TASK TO CARRY OUT: Pull out every line below that holds the word "United".

SOURCE MATERIAL:
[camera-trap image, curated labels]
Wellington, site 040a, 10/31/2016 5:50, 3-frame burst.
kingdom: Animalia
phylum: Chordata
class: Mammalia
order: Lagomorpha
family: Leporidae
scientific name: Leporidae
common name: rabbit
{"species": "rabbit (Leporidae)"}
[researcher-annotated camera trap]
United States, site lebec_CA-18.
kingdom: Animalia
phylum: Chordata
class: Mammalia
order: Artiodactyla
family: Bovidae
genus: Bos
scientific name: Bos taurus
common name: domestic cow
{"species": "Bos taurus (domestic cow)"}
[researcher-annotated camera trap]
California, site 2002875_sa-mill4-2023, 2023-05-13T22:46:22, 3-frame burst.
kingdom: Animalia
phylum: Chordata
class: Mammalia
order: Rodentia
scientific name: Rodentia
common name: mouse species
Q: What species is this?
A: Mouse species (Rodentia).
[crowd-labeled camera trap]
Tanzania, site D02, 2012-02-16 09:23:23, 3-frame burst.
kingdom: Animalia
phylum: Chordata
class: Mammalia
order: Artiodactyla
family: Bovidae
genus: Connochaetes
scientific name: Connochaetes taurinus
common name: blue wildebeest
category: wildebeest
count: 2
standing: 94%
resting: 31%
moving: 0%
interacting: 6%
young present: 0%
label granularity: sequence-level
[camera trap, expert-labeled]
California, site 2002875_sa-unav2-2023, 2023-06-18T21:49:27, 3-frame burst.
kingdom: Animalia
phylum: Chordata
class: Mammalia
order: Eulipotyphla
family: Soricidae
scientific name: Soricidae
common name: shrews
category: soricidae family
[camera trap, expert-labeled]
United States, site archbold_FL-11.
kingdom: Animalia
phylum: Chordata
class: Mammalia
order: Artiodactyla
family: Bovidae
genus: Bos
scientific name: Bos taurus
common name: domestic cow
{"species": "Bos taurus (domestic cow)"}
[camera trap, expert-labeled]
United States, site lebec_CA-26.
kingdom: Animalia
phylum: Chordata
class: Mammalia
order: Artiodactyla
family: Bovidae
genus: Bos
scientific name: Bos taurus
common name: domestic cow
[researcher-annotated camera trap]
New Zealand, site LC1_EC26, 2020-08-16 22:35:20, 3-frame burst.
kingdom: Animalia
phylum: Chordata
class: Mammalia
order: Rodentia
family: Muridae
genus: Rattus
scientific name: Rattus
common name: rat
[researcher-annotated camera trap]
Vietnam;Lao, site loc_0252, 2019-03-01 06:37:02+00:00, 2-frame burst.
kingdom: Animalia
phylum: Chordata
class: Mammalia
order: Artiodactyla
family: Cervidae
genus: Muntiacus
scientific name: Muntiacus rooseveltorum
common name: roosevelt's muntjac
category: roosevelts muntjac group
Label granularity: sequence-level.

TASK RESULT:
United States, site lebec_CA-18.
United States, site archbold_FL-11.
United States, site lebec_CA-26.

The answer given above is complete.